The practice of suing over the alleged transmission of trade secrets through a strategic hire is not an everyday occurrence in the home industry, but it does happen. RH itself, for example, drew headlines in 2017 for suing Crate & Barrel and two former executives who jumped ship, allegedly to help Crate start its own in-store restaurants. RH dropped the lawsuit in 2018.
As Arhaus has topped $1 billion in revenue and reached the 100-store mark in recent years, it has crystallized as one of RH’s key competitors for the upper end of the retail market. The rivalry is anything but friendly, and bad blood between Arhaus and RH has long been a poorly kept industry secret—vendors who work with both companies will, sotto voce, refer to simmering tension between the brands.

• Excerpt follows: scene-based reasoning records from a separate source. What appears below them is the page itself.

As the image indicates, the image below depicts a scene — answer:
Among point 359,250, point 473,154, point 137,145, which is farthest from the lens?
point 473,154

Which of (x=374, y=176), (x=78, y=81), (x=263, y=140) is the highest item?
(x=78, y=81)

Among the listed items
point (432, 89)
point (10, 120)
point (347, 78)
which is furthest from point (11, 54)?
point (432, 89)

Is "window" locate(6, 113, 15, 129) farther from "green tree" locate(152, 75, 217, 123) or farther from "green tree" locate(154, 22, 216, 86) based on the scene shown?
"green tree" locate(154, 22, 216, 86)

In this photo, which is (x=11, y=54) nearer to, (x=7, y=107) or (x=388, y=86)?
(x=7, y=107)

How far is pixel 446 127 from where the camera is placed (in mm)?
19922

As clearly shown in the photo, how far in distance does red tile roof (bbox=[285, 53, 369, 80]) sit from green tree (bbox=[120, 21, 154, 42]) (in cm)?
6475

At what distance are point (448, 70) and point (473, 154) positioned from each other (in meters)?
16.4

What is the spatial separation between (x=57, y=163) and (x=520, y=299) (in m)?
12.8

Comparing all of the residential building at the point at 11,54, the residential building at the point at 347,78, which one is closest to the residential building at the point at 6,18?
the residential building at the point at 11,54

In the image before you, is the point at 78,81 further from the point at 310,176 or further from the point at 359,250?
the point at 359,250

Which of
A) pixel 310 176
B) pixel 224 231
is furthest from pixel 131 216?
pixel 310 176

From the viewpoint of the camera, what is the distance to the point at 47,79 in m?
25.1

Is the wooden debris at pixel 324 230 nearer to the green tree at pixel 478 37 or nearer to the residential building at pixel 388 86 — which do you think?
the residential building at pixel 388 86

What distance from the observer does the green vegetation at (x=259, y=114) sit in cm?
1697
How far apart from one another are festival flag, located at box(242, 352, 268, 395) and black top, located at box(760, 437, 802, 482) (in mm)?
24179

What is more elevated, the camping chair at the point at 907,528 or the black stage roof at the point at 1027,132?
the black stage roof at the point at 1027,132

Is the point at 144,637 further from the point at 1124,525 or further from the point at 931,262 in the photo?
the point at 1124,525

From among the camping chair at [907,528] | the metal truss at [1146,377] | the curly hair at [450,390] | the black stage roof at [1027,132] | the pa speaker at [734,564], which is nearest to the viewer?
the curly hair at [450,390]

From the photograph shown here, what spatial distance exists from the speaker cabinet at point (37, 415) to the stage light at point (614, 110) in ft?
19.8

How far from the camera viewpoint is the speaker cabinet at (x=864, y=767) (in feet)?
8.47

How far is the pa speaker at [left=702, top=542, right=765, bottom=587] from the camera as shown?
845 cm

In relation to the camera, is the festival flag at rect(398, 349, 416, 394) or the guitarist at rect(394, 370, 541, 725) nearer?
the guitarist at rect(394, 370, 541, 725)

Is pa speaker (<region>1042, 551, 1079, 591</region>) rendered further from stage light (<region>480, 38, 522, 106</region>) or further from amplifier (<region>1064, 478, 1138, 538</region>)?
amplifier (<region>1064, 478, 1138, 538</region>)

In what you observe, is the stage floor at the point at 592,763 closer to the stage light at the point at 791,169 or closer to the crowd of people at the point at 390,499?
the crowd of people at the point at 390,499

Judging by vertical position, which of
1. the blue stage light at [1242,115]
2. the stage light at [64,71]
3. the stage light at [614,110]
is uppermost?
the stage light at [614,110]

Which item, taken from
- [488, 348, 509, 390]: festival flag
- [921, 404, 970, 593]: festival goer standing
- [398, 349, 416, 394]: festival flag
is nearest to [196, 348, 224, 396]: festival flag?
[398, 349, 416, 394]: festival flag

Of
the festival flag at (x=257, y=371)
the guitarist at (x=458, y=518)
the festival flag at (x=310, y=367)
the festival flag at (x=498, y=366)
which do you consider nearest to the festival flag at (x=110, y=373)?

This is not the first time that tension has boiled over into a legal claim. Last summer, Arhaus filed suit against RH, alleging that the company had copied one of its popular chair designs, the Jagger (itself a reference to mid-century designer Dan Johnson’s Viscount chair). The complaint was not a dry rundown of copyright claims, but a charged accusation that felt almost personal: “After years of enduring RH’s copycats, RH’s recent launch of a facsimile of Arhaus’s highly popular Jagger chair design—which it named the “Arno” as a thinly-veiled challenge to Arhaus—is the final straw.”
RH never filed a formal response, but however the issue was resolved, it was resolved quickly: Arhaus filed to withdraw its case in October. As this new lawsuit demonstrates, it was only a matter of time until the next spark would come along to reignite the issue.